La manera Menciana sería aquella de acercarse a lo pequeño y lo factible. Cuando se está pensando en un cambio de trabajo, por ejemplo, o una ruptura, tu elección será más fácil si se intentan nuevas experiencias en pequeña escala. Tened cuidado con vuestras respuestas a estas experiencias porque os conducirán hacia nuevas direcciones.

e) Débil
Otra hipótesis popular es que el potente gana. Nos han dicho que hay que estar fuertes y asertivos sobre lo que queremos. Aunque Laozi, en el Tao Te Ching (probablemente del IV siglo a.C.), afirma el poder de la debilidad sobre la fuerza evidente. La gente a menudo piensa que esto significa que tendríamos que armonizarnos con la naturaleza. Pero la pasividad no es lo que se entiende. Dice que deberíamos ver cada cosa en el mundo conectada en vez de dividida y distinta, la manera de poder usar la comprensión de todas aquellas conexiones para estar en sintonía con todos.
En lugar de coger directamente el poder sobre las personas, intenta modificar sutilmente las situaciones, de manera que tú puedas guiar a los otros, pero sin dejar de percibir que les estas dominando.

f) No jugar sobre nuestros puntos de fuerza
Siempre nos han estimulado a descubrir nuestros dones y puntos de fuerza y de afinarlos desde la juventud. Si eres deportista, te has escrito a un equipo de futbol; si desde cuando eras pequeño leías mucho, después te inscribiste en una carrera de humanidades. Has cultivado estas inclinaciones naturales hasta que llegasen a ser parte de tu identidad. Nuestros filósofos nos animan a enfocarnos no sobre lo que piensas ser, al fin de romper tus prejuicios.
Si piensas que eres torpe, eliges la danza. Si no se te dan bien los idiomas, eliges el francés. El fin no es hacer conectar uno mismo a estas cosas, pero sí de vivir nuestra vida como una serie de rupturas, porque esto te cambia en el tiempo.

g) Repensar el tradicional y el moderno
La creencia contemporánea es que hemos roto deliberadamente con un mundo tradicional represivo y vivimos nuestra vida como queremos.

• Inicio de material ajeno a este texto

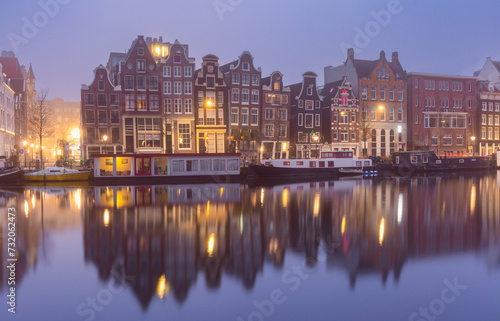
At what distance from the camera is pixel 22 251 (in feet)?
58.6

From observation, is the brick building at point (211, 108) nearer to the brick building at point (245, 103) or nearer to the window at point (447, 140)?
the brick building at point (245, 103)

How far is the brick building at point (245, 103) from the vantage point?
69688 mm

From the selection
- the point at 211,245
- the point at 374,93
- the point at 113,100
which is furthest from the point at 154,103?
the point at 211,245

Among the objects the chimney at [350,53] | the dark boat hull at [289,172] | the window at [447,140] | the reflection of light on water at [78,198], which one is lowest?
the reflection of light on water at [78,198]

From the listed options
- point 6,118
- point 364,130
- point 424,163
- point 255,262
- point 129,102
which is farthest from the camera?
point 364,130

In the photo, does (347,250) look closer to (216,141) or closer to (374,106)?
(216,141)

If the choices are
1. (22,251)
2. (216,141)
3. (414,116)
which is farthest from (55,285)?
(414,116)

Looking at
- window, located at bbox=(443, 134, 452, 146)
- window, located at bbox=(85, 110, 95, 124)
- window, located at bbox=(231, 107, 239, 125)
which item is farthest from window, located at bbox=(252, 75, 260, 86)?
window, located at bbox=(443, 134, 452, 146)

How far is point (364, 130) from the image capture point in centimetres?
7806

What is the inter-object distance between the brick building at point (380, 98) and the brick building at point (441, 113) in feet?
9.74

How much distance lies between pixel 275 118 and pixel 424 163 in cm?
2385

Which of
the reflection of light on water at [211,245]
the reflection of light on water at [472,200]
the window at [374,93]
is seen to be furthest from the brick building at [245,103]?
the reflection of light on water at [211,245]

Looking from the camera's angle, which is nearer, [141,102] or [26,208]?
[26,208]

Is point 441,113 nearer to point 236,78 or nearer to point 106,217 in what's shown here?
point 236,78
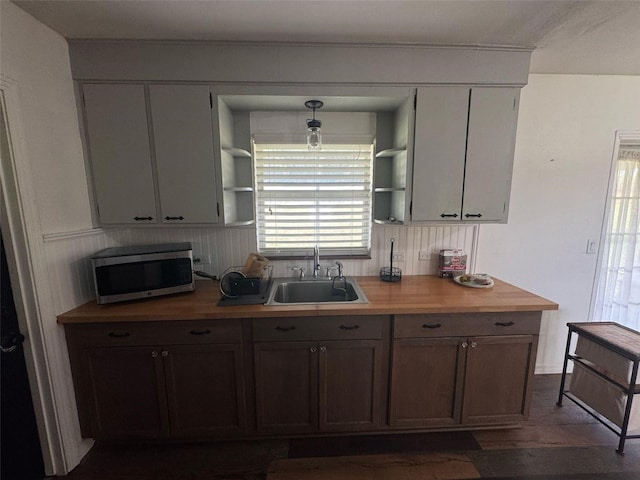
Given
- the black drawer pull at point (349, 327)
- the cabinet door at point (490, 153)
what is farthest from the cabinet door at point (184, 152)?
the cabinet door at point (490, 153)

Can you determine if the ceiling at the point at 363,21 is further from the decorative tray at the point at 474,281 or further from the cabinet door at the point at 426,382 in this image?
the cabinet door at the point at 426,382

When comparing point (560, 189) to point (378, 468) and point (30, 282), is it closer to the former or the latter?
point (378, 468)

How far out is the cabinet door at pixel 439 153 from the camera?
5.84ft

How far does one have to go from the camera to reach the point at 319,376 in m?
1.66

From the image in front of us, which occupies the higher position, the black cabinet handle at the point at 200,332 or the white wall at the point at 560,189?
the white wall at the point at 560,189

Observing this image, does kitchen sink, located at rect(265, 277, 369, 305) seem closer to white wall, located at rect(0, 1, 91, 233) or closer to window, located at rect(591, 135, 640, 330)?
white wall, located at rect(0, 1, 91, 233)

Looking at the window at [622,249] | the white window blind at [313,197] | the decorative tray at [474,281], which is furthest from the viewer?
the window at [622,249]

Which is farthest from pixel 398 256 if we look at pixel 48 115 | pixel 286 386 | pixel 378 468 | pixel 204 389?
pixel 48 115

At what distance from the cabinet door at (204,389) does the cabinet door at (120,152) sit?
951 millimetres

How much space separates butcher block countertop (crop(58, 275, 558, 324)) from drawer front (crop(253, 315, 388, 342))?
57mm

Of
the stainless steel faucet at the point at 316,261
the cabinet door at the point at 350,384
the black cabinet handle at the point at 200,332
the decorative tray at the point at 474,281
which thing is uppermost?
the stainless steel faucet at the point at 316,261

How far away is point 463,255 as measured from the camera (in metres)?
2.21

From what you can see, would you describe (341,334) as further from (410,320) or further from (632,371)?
(632,371)

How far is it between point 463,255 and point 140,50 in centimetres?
270
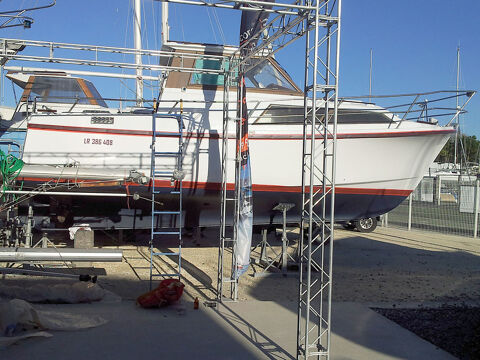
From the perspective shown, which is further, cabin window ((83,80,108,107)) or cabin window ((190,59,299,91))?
cabin window ((83,80,108,107))

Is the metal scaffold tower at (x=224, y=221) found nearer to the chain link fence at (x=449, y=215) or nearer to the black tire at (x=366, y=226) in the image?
the black tire at (x=366, y=226)

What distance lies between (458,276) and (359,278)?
2118 mm

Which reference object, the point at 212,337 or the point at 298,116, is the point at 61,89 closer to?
the point at 298,116

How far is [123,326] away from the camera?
509cm

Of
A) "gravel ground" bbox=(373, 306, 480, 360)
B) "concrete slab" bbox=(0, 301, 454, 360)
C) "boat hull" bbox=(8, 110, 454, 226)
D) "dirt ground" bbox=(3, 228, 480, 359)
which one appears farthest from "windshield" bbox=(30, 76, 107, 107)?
"gravel ground" bbox=(373, 306, 480, 360)

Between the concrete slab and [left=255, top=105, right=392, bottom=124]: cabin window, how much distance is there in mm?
4422

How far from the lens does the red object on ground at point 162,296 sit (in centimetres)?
575

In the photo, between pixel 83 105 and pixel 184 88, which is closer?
pixel 184 88

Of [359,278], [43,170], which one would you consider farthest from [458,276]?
[43,170]

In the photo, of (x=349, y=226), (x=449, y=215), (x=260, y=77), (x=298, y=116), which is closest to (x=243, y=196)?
(x=298, y=116)

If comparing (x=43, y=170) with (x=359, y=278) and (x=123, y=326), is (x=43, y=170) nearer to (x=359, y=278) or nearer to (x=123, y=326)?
(x=123, y=326)

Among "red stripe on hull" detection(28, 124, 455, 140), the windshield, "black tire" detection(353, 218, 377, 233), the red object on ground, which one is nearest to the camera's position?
the red object on ground

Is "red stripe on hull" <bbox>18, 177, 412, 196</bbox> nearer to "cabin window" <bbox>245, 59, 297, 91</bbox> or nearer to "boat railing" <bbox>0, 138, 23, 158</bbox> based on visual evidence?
"boat railing" <bbox>0, 138, 23, 158</bbox>

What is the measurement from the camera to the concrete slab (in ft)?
14.3
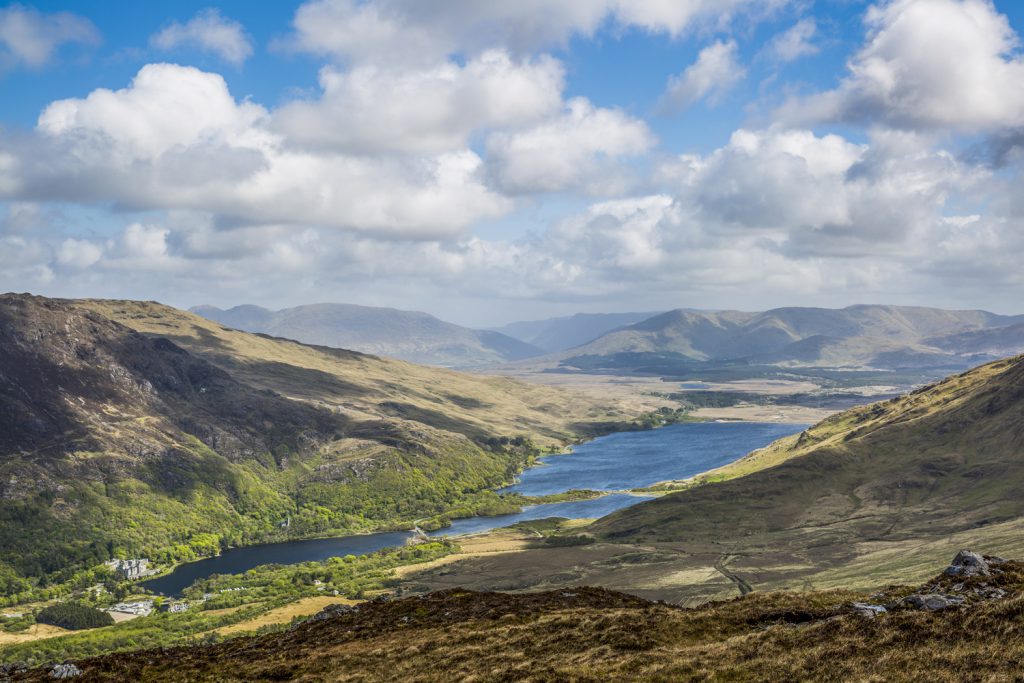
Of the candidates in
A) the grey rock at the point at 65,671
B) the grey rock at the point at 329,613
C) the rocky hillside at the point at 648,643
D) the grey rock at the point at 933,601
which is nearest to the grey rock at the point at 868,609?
the rocky hillside at the point at 648,643

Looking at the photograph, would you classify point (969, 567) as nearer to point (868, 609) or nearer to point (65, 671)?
point (868, 609)

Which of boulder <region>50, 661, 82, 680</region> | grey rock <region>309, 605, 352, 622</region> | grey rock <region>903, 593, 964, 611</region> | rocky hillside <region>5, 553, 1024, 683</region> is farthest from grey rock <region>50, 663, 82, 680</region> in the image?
grey rock <region>903, 593, 964, 611</region>

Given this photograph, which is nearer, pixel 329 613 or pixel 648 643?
pixel 648 643

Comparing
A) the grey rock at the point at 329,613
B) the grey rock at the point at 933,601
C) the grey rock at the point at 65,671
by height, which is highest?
the grey rock at the point at 933,601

Pero definimos un mundo tradicional como aquel mundo donde los seres humanos aceptan pasivamente la manera de ser de las cosas e intentan fijarlas establemente, en un orden preexistente, entonces nosotros somos tradicionales. Las creencias de que tenemos por ser “reales” limitan nuestras más grandes posibilidades. Si pensáis trazar un plano prefecto de vuestra vida, habéis perdido el camino. En cambio, reconocemos que somos criaturas complejas, constantemente arrojadas en diferentes caminos, y que es a través del trabajo sobre nuestras interacciones, experiencias, y respuestas, que crecemos. Son las pequeñas acciones mediante las cuales nos comportamos, que cuentan más en la transformación de uno mismo y del mundo, para mejor.